Une résistance impressionnante
D’après les résultats, les bactéries ont subi une pression atteignant jusqu’à 2,4 gigapascals, avec un taux de survie de 60%. L’équipe n’a pas pu tester au-delà d’un certain seuil : l’équipement de laboratoire s’est brisé avant d’arriver à de plus haut niveaux. L’appareil a donc été mis hors de combat bien avant les bactéries! Les scientifiques ont cependant estimé que D. radiodurans pourrait survivre à une pression comparable à celle d’une collision entre un astéroïde et une planète, soit « environ 30 fois la pression exercée au point le plus profond de l’océan ».
« Nos résultats montrent que les impacts ne sont pas un processus de stérilisation aussi systématique qu’on le pensait autrefois. L’idée que la vie puisse se déplacer entre des corps planétaires à l’intérieur de roches, reste donc plausible », souligne Lily Zhao. Cela laisse entrevoir une autre avenue sur l’origine de la vie et son apparition sur Terre. Autrement dit, la vie aurait pu être transportée sur Terre à l’intérieur de fragments rocheux éjectés lors d’une collision avec un astéroïde, une hypothèse appelée lithopanspermie.
« Ces expériences me font définitivement apprécier à quel point la vie peut être résistante. Même sous ces pressions d’impact énormes, ces bactéries peuvent survivre. Cela dit, cela ne prouve pas que la vie ait voyagé entre les planètes, mais cela ne l’exclut pas non plus! » s’exclame Lily Zhao.
À la recherche de vie martienne
Selon Lily Zhao, leurs recherches pourraient influencer les endroits où chercher des traces de vie dans le Système solaire. « De nombreuses surfaces planétaires, comme celle de Mars, ont été fortement façonnées par des impacts. Si les impacts étaient totalement stérilisants, alors les zones autour des cratères pourraient sembler de mauvais endroits pour chercher la vie. Mais si une vie microbienne ou des biosignatures [des traces de vie] peuvent survivre à ces pressions extrêmes, les sites d’impacts pourraient au contraire devenir des cibles intéressantes », indique-t-elle.
L’équipe américaine prévoit poursuivre ses recherches sur la survie des bactéries lors d’impacts et la manière dont elles réagissent à des impacts répétés. Les scientifiques envisagent également de tester des pressions encore plus élevées sur d’autres bactéries. Avec un appareil expérimental plus résistant, bien entendu!

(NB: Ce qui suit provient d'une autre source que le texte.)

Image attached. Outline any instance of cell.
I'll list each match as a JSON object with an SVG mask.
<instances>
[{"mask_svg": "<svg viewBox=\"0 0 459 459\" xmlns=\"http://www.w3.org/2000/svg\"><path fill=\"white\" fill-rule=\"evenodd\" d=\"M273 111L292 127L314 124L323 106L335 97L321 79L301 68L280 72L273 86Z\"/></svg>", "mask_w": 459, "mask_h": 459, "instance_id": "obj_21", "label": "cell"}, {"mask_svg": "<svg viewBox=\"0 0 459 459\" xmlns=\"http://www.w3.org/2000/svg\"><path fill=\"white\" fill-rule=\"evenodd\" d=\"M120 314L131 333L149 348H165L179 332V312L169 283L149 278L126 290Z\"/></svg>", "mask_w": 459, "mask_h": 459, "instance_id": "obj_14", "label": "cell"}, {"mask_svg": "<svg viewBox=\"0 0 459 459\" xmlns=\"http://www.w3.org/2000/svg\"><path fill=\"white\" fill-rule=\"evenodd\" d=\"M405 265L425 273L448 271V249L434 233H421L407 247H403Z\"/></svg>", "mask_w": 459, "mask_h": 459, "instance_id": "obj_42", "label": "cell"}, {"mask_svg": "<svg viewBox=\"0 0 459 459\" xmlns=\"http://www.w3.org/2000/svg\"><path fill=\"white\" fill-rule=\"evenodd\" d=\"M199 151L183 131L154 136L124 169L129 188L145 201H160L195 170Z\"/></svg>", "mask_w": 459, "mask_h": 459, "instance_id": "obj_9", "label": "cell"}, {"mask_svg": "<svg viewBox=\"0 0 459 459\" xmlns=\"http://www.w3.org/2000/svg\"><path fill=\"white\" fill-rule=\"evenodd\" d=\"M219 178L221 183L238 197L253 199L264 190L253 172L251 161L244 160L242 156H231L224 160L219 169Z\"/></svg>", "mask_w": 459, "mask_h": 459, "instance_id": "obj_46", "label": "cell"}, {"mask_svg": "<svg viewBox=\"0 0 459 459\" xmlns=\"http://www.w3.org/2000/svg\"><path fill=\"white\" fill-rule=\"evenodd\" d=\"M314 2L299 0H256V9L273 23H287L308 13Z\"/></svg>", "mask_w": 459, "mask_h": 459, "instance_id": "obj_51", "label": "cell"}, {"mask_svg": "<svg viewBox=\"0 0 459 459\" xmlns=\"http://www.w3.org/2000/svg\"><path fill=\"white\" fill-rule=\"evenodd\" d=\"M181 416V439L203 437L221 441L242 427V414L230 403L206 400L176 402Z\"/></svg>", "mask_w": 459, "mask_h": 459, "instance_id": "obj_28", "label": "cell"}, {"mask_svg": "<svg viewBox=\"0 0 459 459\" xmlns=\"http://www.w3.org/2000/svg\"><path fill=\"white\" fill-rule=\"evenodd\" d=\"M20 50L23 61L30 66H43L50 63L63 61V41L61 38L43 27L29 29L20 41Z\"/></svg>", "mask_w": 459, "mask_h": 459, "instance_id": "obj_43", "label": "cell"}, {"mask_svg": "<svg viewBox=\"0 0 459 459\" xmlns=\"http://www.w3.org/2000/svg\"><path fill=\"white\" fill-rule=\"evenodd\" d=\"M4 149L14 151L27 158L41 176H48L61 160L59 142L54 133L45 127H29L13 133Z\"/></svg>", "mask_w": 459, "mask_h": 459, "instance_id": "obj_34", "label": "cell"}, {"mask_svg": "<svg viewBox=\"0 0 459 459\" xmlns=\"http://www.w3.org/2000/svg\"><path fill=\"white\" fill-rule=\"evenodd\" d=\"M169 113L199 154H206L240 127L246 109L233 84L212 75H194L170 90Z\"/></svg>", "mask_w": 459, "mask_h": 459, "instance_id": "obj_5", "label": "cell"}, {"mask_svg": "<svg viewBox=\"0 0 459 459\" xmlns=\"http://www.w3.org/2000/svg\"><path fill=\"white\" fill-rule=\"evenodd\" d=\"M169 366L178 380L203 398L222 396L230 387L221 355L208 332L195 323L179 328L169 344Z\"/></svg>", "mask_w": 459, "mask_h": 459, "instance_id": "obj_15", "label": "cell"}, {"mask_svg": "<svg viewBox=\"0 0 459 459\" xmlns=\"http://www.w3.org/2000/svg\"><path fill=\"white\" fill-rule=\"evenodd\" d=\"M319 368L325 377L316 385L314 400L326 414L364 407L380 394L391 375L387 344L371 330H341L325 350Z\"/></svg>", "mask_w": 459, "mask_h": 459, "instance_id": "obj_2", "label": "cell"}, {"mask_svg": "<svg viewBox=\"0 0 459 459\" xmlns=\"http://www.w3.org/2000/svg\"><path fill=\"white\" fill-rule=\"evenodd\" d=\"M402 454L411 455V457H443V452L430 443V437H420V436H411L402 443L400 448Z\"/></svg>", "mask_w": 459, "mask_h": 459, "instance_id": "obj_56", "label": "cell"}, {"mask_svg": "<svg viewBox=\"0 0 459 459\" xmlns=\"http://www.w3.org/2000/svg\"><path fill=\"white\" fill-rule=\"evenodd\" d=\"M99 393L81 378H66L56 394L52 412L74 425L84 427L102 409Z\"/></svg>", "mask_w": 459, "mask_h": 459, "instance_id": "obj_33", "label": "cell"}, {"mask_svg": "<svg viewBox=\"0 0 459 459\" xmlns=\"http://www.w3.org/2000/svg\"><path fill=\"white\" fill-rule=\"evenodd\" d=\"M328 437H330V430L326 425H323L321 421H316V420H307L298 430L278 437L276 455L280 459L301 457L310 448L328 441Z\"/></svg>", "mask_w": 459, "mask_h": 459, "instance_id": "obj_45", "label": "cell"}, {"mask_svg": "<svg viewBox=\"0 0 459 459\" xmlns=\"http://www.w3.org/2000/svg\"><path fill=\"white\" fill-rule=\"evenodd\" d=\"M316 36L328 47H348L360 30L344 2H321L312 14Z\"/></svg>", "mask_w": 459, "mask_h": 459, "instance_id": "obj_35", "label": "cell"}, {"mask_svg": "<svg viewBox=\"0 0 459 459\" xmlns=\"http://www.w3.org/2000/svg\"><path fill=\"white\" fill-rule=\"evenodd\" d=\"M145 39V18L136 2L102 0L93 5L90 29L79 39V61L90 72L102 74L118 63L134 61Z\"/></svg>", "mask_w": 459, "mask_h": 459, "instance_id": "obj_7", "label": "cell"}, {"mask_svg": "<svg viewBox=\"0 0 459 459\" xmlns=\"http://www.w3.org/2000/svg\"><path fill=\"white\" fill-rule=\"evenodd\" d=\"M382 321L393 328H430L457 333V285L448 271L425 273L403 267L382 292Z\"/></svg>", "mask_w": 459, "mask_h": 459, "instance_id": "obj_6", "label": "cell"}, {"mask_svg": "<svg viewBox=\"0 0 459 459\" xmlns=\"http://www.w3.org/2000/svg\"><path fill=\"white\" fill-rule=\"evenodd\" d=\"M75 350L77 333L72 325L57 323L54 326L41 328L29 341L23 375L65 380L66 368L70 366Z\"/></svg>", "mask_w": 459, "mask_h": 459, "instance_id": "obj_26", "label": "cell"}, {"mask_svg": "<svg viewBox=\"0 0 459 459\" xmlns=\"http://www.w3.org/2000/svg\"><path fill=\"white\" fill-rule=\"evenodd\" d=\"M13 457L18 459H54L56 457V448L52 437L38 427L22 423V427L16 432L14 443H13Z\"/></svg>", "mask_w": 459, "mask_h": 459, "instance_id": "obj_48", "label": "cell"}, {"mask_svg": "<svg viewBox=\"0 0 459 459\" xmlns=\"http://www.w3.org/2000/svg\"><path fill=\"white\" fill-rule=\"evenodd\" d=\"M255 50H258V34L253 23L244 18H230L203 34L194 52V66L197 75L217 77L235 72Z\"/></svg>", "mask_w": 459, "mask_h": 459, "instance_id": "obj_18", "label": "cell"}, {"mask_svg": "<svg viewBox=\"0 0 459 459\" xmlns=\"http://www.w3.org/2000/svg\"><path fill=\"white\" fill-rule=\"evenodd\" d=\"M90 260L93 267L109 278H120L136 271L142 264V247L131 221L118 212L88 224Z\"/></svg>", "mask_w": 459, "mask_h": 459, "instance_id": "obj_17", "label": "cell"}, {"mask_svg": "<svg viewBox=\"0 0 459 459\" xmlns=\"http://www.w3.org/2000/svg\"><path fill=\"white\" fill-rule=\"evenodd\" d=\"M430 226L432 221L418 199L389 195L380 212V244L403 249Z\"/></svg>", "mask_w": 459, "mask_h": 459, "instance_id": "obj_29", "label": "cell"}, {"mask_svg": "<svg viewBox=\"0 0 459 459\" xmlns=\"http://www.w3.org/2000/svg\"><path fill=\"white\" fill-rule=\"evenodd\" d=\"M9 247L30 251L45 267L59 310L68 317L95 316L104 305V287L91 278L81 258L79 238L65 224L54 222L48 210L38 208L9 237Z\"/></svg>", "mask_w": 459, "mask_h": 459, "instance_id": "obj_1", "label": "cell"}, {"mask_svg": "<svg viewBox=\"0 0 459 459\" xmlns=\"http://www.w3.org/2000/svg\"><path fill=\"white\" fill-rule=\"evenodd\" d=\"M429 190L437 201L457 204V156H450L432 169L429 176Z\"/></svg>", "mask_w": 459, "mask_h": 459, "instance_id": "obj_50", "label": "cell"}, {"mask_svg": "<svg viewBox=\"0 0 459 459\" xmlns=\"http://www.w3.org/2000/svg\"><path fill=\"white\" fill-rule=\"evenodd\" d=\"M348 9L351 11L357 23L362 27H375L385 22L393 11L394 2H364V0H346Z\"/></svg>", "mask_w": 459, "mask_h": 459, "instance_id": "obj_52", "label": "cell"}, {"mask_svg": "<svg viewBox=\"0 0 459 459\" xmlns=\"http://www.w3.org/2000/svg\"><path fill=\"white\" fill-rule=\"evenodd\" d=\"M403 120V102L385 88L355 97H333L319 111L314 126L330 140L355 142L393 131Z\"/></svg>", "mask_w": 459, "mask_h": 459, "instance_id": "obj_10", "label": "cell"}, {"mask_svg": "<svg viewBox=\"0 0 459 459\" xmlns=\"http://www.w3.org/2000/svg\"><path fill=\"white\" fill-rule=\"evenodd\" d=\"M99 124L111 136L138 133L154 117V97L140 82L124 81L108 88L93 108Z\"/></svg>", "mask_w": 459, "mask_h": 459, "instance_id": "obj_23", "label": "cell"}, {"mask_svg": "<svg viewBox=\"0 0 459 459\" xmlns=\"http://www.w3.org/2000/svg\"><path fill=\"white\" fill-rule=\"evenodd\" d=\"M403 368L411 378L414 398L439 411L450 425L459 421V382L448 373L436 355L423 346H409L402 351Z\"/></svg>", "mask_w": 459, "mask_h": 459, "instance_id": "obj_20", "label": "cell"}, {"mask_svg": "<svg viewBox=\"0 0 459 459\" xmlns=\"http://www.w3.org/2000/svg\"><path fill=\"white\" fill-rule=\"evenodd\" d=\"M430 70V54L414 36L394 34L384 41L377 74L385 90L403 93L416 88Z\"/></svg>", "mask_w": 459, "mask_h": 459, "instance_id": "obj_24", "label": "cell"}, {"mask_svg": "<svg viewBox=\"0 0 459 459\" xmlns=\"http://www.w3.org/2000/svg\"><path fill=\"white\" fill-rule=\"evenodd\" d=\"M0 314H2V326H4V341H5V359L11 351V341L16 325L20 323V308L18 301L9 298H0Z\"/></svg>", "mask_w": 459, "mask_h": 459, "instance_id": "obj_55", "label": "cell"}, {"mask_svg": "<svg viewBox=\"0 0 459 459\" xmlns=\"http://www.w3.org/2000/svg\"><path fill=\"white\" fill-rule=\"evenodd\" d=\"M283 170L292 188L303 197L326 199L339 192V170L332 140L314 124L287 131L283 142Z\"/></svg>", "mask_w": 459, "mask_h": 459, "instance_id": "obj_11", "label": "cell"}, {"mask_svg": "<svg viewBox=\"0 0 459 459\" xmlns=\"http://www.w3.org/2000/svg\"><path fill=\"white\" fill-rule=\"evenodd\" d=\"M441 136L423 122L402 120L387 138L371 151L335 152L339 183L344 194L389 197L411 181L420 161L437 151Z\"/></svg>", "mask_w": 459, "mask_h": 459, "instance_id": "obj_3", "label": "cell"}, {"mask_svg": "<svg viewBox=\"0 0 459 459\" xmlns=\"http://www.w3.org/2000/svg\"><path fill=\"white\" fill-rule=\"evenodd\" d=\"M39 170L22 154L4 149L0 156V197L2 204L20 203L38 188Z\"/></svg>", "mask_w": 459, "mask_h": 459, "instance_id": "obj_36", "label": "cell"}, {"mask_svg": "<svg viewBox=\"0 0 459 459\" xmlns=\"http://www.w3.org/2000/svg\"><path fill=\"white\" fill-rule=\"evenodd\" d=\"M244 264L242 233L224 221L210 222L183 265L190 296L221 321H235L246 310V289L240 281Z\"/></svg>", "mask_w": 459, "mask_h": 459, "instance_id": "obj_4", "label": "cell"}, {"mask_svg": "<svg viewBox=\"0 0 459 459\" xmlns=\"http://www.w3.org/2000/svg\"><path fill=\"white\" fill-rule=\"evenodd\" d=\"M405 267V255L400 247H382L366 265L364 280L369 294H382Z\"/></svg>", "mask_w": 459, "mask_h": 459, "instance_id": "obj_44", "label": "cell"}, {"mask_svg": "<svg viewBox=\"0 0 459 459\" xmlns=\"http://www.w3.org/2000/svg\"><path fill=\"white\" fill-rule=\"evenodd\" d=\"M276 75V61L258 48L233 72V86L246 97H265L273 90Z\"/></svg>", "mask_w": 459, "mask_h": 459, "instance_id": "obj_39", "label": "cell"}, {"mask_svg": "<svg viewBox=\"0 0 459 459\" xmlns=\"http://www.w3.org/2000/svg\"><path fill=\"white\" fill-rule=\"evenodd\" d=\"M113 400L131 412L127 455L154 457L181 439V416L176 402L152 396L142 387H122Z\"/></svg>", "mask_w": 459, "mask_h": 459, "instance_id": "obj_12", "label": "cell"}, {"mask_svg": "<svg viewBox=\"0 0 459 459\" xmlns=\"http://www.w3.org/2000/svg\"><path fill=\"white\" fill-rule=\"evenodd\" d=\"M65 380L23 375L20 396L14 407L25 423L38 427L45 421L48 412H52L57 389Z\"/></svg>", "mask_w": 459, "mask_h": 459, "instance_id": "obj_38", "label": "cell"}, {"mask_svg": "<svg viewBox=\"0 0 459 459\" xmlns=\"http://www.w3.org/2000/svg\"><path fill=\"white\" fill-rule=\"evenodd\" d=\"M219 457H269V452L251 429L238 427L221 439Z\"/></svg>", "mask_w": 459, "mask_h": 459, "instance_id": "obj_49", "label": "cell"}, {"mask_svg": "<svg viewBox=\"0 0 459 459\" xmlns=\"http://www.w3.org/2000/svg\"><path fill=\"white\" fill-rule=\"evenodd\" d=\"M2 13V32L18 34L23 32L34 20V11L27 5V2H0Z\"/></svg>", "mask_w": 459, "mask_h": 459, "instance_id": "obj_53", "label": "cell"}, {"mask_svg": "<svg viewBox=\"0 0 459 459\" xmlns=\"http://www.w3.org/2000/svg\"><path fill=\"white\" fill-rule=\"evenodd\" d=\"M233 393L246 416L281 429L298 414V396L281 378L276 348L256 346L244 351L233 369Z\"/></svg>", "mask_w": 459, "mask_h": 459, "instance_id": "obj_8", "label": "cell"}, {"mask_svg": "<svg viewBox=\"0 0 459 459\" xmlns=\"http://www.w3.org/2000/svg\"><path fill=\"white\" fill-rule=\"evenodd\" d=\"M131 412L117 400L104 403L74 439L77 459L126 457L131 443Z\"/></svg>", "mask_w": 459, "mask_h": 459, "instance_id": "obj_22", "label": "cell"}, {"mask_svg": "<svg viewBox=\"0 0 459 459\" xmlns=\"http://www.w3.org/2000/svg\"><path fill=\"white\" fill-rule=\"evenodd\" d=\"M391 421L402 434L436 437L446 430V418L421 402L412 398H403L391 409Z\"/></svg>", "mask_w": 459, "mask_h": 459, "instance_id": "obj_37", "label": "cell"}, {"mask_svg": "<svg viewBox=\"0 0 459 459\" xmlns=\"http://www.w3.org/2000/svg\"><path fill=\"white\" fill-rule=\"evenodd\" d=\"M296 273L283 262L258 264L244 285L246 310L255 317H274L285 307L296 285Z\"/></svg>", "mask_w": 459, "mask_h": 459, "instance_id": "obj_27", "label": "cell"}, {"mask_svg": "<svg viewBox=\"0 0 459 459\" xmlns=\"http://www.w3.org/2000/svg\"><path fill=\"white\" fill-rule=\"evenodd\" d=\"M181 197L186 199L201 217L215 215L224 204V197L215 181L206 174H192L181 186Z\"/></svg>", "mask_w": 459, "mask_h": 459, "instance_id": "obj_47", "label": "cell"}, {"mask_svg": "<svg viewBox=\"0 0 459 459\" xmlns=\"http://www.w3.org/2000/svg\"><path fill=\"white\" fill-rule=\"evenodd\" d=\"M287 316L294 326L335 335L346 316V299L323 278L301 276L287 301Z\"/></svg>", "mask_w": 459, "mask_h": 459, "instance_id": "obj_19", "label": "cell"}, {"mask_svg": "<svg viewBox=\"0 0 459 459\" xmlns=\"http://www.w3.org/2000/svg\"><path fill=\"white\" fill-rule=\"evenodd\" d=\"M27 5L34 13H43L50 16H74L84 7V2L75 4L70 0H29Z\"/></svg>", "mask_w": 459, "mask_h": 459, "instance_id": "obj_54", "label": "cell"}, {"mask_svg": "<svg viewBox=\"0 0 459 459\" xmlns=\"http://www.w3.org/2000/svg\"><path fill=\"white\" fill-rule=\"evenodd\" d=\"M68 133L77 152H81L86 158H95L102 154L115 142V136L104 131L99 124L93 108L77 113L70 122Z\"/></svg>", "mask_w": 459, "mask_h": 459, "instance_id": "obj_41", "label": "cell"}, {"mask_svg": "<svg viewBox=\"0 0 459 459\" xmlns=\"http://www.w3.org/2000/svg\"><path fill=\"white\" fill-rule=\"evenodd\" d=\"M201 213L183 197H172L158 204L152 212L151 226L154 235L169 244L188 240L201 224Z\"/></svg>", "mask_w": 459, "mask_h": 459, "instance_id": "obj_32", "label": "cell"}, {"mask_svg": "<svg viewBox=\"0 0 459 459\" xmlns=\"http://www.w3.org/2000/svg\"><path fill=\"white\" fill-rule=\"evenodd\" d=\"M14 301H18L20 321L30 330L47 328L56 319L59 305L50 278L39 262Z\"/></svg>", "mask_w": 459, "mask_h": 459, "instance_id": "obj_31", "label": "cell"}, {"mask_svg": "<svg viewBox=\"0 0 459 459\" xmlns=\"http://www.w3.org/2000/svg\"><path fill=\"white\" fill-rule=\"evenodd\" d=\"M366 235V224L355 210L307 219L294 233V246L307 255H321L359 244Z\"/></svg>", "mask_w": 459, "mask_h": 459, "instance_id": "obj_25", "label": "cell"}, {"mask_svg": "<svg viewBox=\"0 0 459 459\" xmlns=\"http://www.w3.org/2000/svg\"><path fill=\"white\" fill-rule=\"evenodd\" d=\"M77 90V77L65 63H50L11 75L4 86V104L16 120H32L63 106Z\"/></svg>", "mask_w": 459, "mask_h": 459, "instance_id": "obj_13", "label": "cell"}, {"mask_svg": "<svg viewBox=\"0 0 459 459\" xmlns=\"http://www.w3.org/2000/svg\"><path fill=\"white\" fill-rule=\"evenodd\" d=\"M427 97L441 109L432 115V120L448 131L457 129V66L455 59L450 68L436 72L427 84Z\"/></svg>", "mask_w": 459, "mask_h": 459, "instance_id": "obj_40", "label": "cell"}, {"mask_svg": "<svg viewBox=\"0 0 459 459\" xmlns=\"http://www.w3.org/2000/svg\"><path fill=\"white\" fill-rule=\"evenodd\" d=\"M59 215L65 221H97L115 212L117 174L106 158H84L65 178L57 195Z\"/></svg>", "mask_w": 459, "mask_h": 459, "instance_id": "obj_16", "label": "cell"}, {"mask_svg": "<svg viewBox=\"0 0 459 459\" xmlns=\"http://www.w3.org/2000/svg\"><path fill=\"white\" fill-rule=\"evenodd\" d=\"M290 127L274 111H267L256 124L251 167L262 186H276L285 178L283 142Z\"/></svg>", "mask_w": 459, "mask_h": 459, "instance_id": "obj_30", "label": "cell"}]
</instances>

Un peu plus sur Deinococcus radiodurans, bactérie de l’extrême
Cette bactérie extrêmophile se développe dans des environnements hostiles et se retrouve notamment dans le désert du Chili. Elle supporte les froids extrêmes, les sécheresses prolongées et les niveaux élevés de radiations, comme son nom l’indique. La clé de ses super pouvoirs réside en partie dans la rigidité de son enveloppe cellulaire et sa capacité à autoréparer rapidement son matériel génétique.
Dans la littérature scientifique, les travaux sur la résistance aux pressions extrêmes se sont surtout penchés sur des bactéries répandues sur Terre, comme E. coli. Les bactéries extrêmophiles, quant à elles, vivent dans des conditions comparables à celles que l’on pourrait éventuellement retrouver sur d’autres planètes.